Classify the spam data using support vector machines
with the kernel $K ( x, \tilde x ) = {( 1 + \langle x, \tilde x\rangle )}^p$.
Choose $p$ by cross-validation.

In [1]:
import numpy as np
import pandas as pd

from collections import namedtuple
from sklearn.metrics import zero_one_loss
from sklearn.model_selection import cross_val_score
from sklearn.pipeline import make_pipeline
from sklearn.preprocessing import StandardScaler
from sklearn.svm import SVC

In [2]:
# Read the data into a pandas data frame
df = pd.read_csv('../data/spam.dat', sep=' ', header=None)

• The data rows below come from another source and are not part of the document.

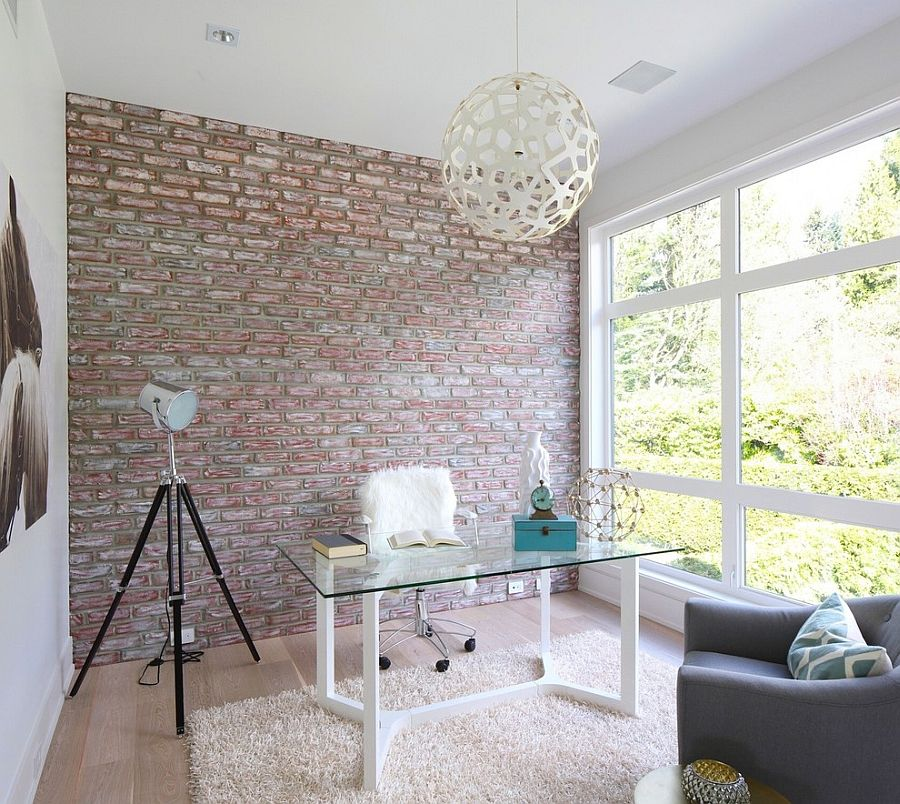 urban girlish home office with textural touches like fur and brick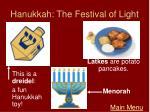 hanukkah the festival of light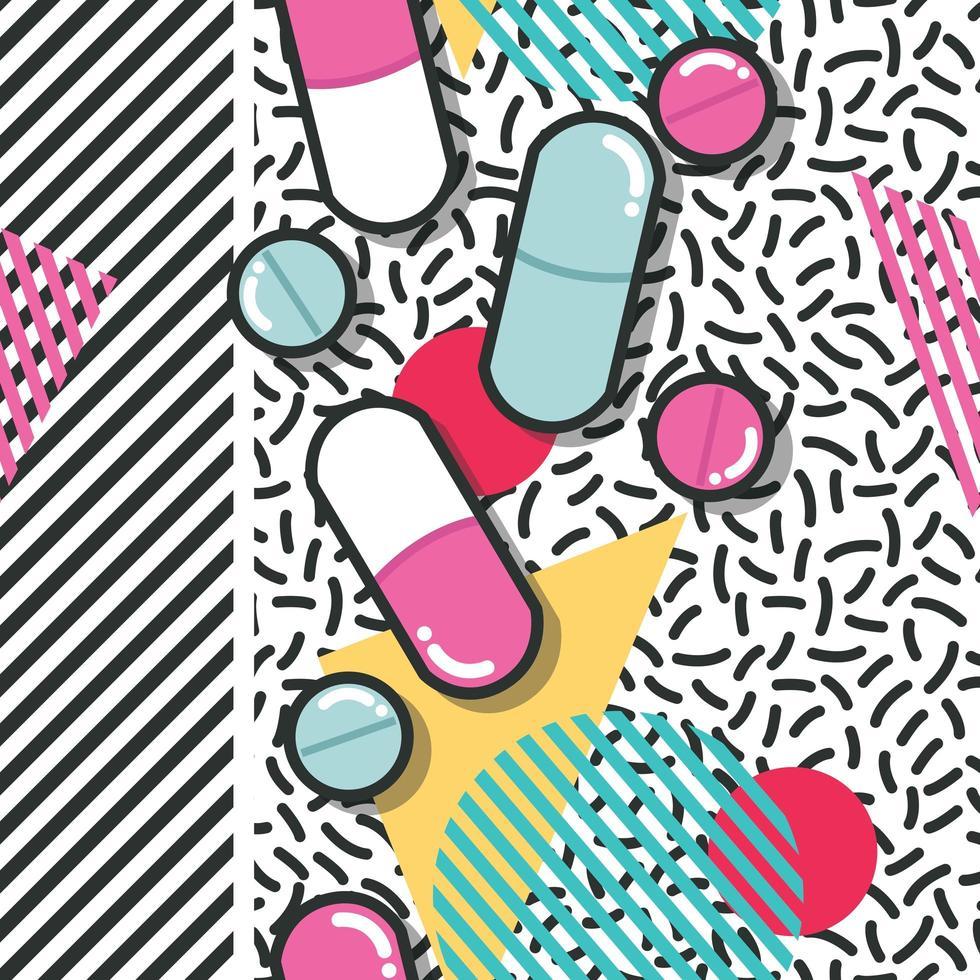 pílulas e cápsulas estouram padrão sem emenda vetor
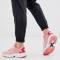 Kleurrijke sneakers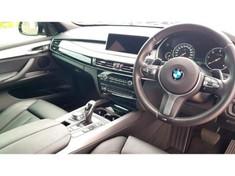 2017 BMW X5 xDRIVE30d M-Sport Auto Mpumalanga Nelspruit_3
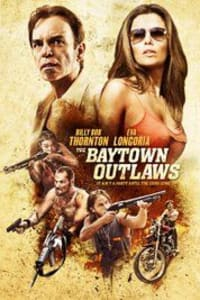 The Baytown Outlaws | Bmovies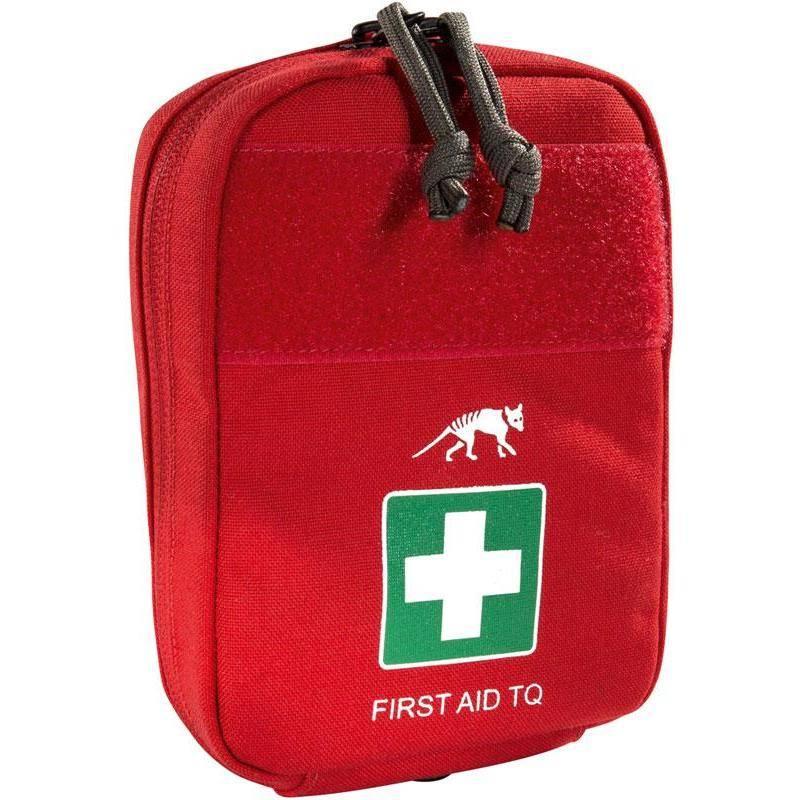 Trousse De Premier Secours Tasmanian Tiger First Aid Tq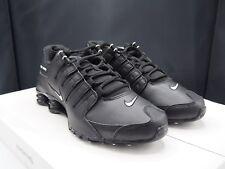 079e2d70d6a Nike Shox NZ EU Triple Black 501524-091 Men s size 10 US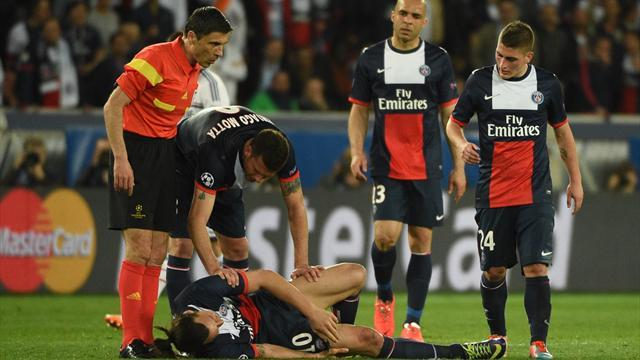 Ligue 1 - Ibrahimovic out for a month, missing Chelsea second leg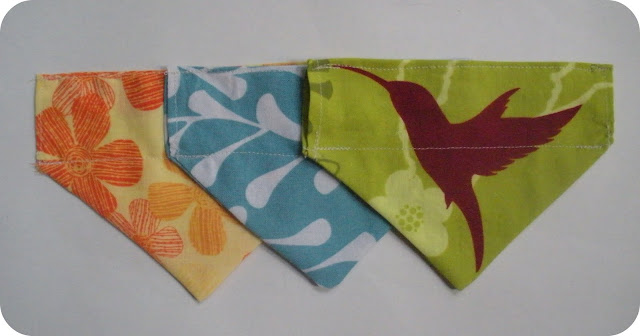 Slide on dog collar bandana tutorial sewing patterns for Dog bandana template
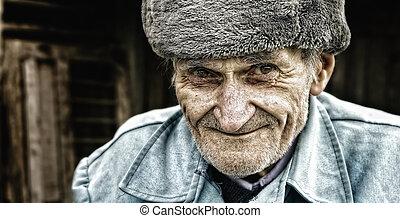 uppriktig, le, av, en, förtjusande, förståndig, äldre bemanna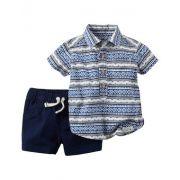 Calção de Banho Infantil Azul com Camisa Estampada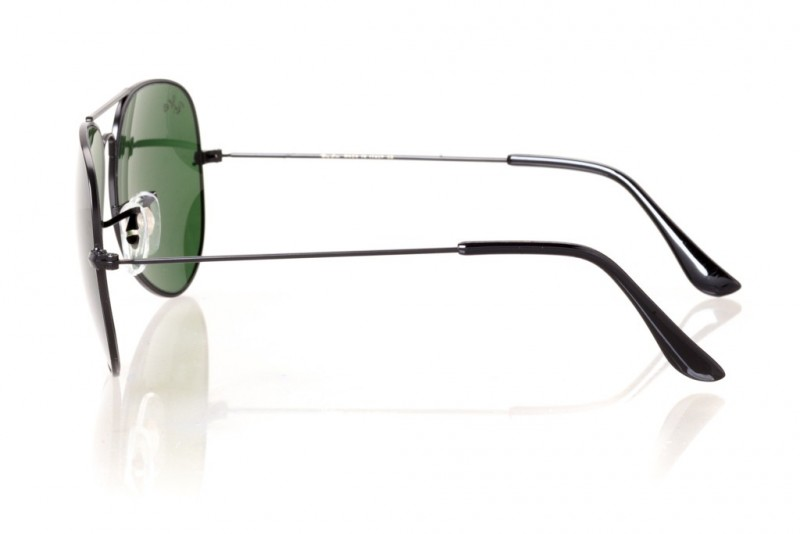 Ray Ban Original 3026D-green-b, фото 3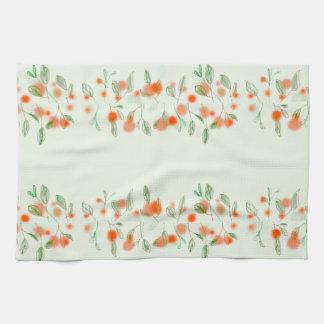 Pretty pom-Pom flowers and leaves Tea Towel
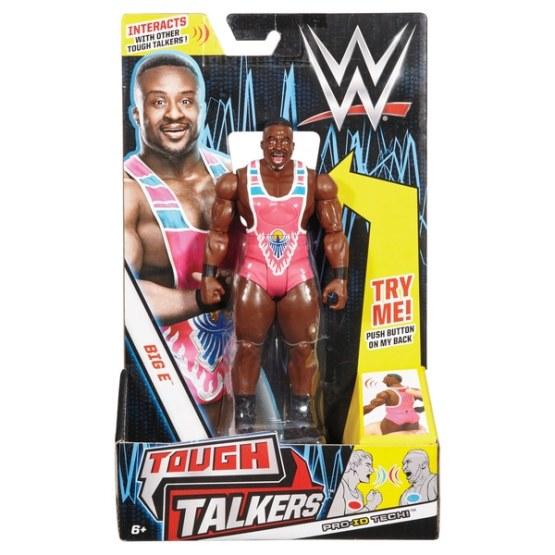 tough talkers big e
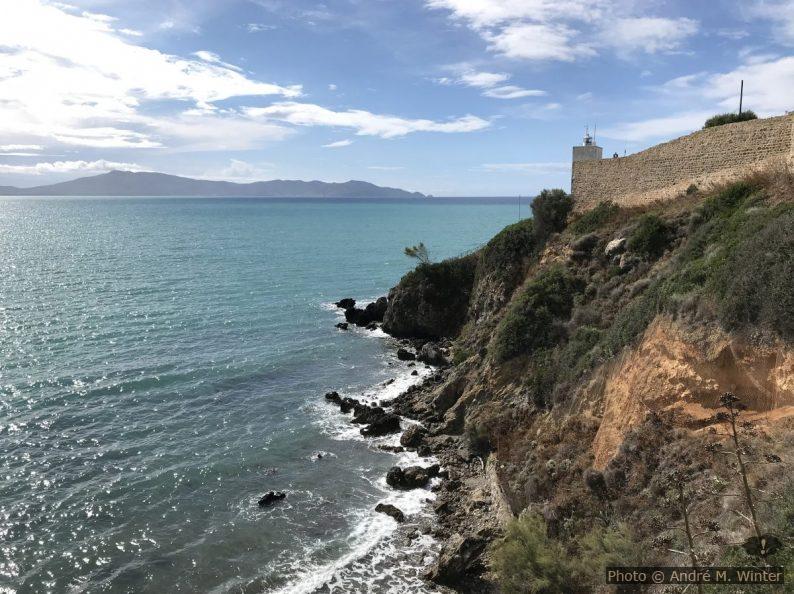 Monte Argentario, Faro di Talamone e Spiaggia libera del Cannone
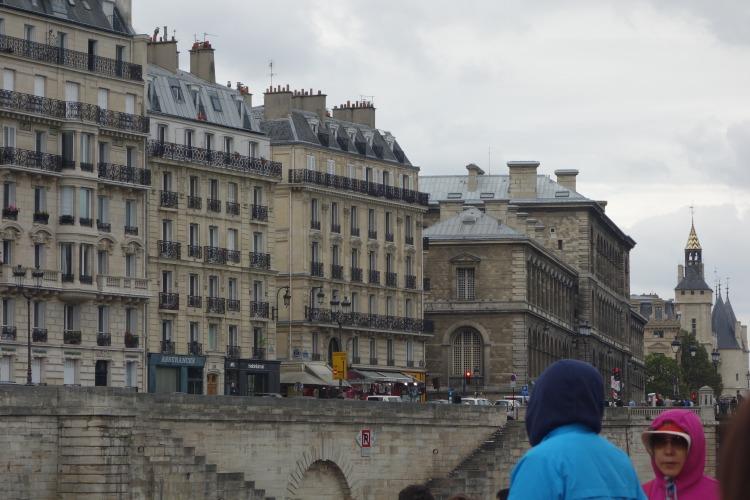 Paris 2014 797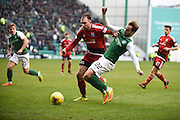 22 Andrew Shinnie forced off the ball by 22 Conrad Balatoni during the Scottish Cup quarter final match between Hibernian and Ayr United at Easter Road, Edinburgh, Scotland on 4 March 2017. Photo by Kevin Murray.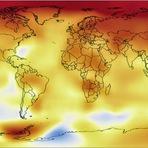 2014 pode ter sido o ano mais quente registrado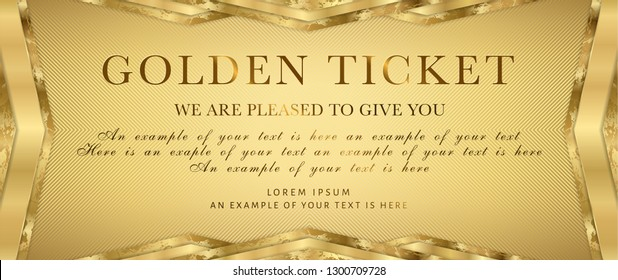 Golden ticket. Gold background for reward card design. Useful for Coupon, any festival, party, cinema, event or entertainment show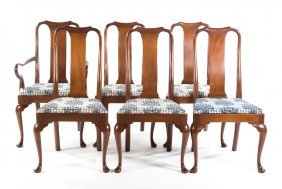 Six Kittinger Mahogany Dining Chairs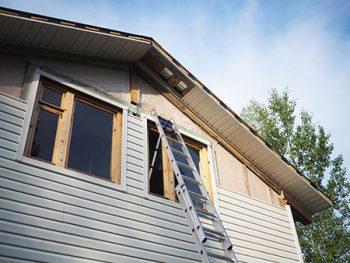 Siding Contractors Clark County Elite Home Exteriors Nw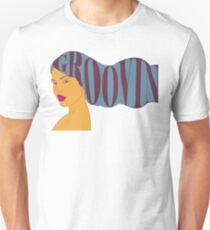 Psychedelic Groovin' Girl Unisex T-Shirt
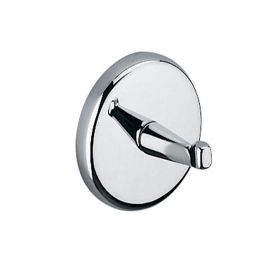 WS Bath Collections Hotellerie Bathroom Hook in Polished Chrome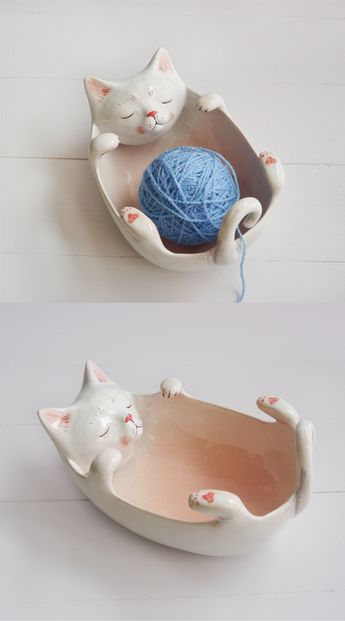 Cat bowl, ceramic yarn bowl, ceramic cat figurine, cat yarn bowl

# Extract the response variable Y from the data frame
# and convert it to a numpy array
Y = df[df.columns[-1]].to_numpy()

# Extract all 57 covariates into a numpy array X
X = df[df.columns[:-1]].to_numpy()

In [29]:
FittedPolySCV = namedtuple("FittedPolySCV", [
    "fitted_pipeline", "empirical_error_rate", "true_error_rate_cv_estimate"
])

# For each degree p, fit a SVC with polynomial kernel
results = []
for p in range(2, 8):
    pipeline = make_pipeline(
        StandardScaler(),
        SVC(kernel="poly", degree=p, coef0=1)
    )
    fitted_pipeline = pipeline.fit(X, Y)
    empirical_error_rate = zero_one_loss(Y, fitted_pipeline.predict(X))
    true_error_rate_cv_estimate = 1 - cross_val_score(pipeline, X, Y, cv=5).mean()
    results.append(FittedPolySCV(fitted_pipeline, empirical_error_rate, true_error_rate_cv_estimate))

In [30]:
# Report out the results
for result in results:
    print(
        f"SCV model with polynomial kernel of degree {result.fitted_pipeline["svc"].degree}\n"
        f"Misclassification rate: {result.empirical_error_rate:.3}\n"
        f"Cross-validation estimate of the true error rate: {result.true_error_rate_cv_estimate:.3}\n"
        "-------------------------------------------------------"
    )

SCV model with polynomial kernel of degree 2
Misclassification rate: 0.0524
Cross-validation estimate of the true error rate: 0.0737
-------------------------------------------------------
SCV model with polynomial kernel of degree 3
Misclassification rate: 0.0426
Cross-validation estimate of the true error rate: 0.0778
-------------------------------------------------------
SCV model with polynomial kernel of degree 4
Misclassification rate: 0.0402
Cross-validation estimate of the true error rate: 0.0835
-------------------------------------------------------
SCV model with polynomial kernel of degree 5
Misclassification rate: 0.0337
Cross-validation estimate of the true error rate: 0.0863
-------------------------------------------------------
SCV model with polynomial kernel of degree 6
Misclassification rate: 0.0285
Cross-validation estimate of the true error rate: 0.0882
-------------------------------------------------------
SCV model with polynomial kernel of degree 7
Misclassif